Demonizing to punish. By bringing forward those accusations, the Belarus government that landed a plane on a flight between two EU member states and arrested two passengers, is making a tactical move, former deputy chief of Ukraine’s security service Viktor Yahun told Radio Liberty. “Lukashenko’s goal is to demonize Pratasevich as much as he can by accusing him of killings during the combat actions. Besides, in the West, the perception of the Azov regiment is ambiguous, and the motives of the Belarusian KGB are clear to me,” Yahun said.
“Ukrainian trace”: shared interests of Russia and Belarus. The governments of Belarus and Russia now have the same interests, their actions are synchronized based on the Russian model. That’s why the accusations against Pratasevich were drafted using Russia’s anti-Ukrainian propaganda, said member of the Ukraine delegation to the Parliamentary Assembly of the Council of Europe, MP of the “European Solidarity” (Yevropeiska Solidarnist) faction Oleksiy Honcharenko.
“Exposing a ‘Ukrainian trace’ is fully in line with the interests shared by Putin and Lukashenko, (Russia’s) FSB and Belarus’s KGB, they enjoy it. They present Pratasevich as a dangerous nationalist and a mercenary responsible for murders. They need to map the place of those ‘murders’. They also make use of the Azov perception that is often far from being positive in the West. Lukashenko is trying to justify himself in the eyes of the West,” the MP said.
“Russkiy Mir” as the Kremlin’s quasi-ideology
A piece by UCMC’s Hybrid Warfare Analytical Group about “Russkiy Mir” and its impact on Ukraine. Read it here in English.
Overview of Russian Information Operations in the Framework of COVID-19 Pandemic
Hybrid Warfare Analytical Group’s analytical piece on how Russia used the coronavirus pandemic in its disinformation efforts. Read it here in English.
Ukrainian fashion designers and brands
Hybrid Warfare Analytical Group’s infographic on Ukraine’s prominent fashion designers and brands. Check it out here.
How Ukraine is fighting COVID-19
COVID-19 numbers have been dipping in Ukraine. On May 30, the country recorded 1,703 new coronavirus cases, 810 hospitalizations, 64 deaths, and 4,934 recoveries.

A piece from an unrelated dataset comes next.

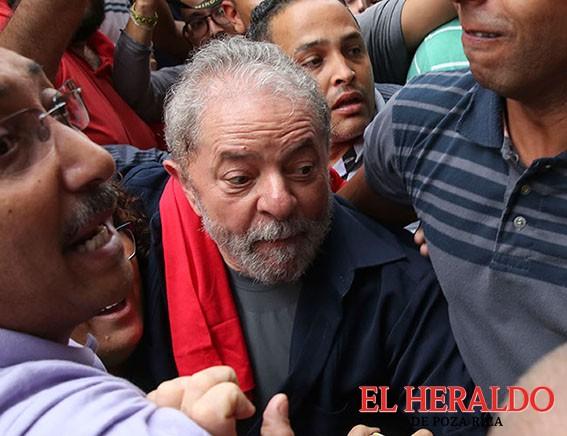 Dilma podría caer tras acusación contra Lula, señala analista
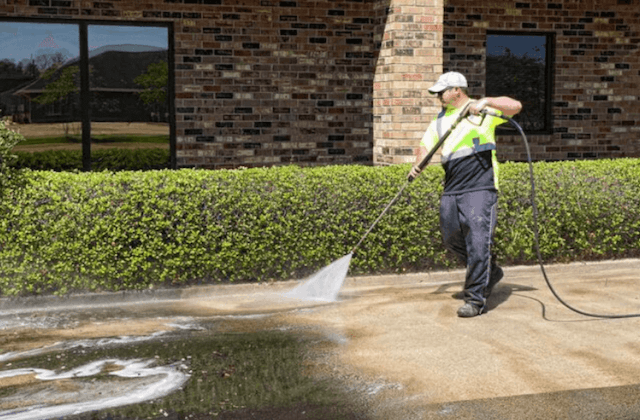 commercial concrete cleaning in pearland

Throughout the pandemic, Ukraine has reported 2,202,494 cases, 2,041,082 recoveries, and 50,536 deaths.
By the daily deaths, Ukraine ranks second in Europe and 17th in the world. Health Minister Viktor Lyashko said the health authorities may ease the restrictions in summer.
Vaccinations. As of May 31, 1,021,804 people have received the first dose of a COVID vaccine, and 125,777 people have got the second dose.
India COVID aid. Ukraine sent a plane with emergency medical supplies to India to combat the COVID surge. The first shipment includes 184 oxygen concentrators.
The second shipment will include 216 oxygen concentrators. Personnel of Ukraine’s State Emergency Service are escorting the humanitarian supplies. Earlier, President Zelenskyi ordered sending medical supplies to India to help the country in the COVID-19 fight.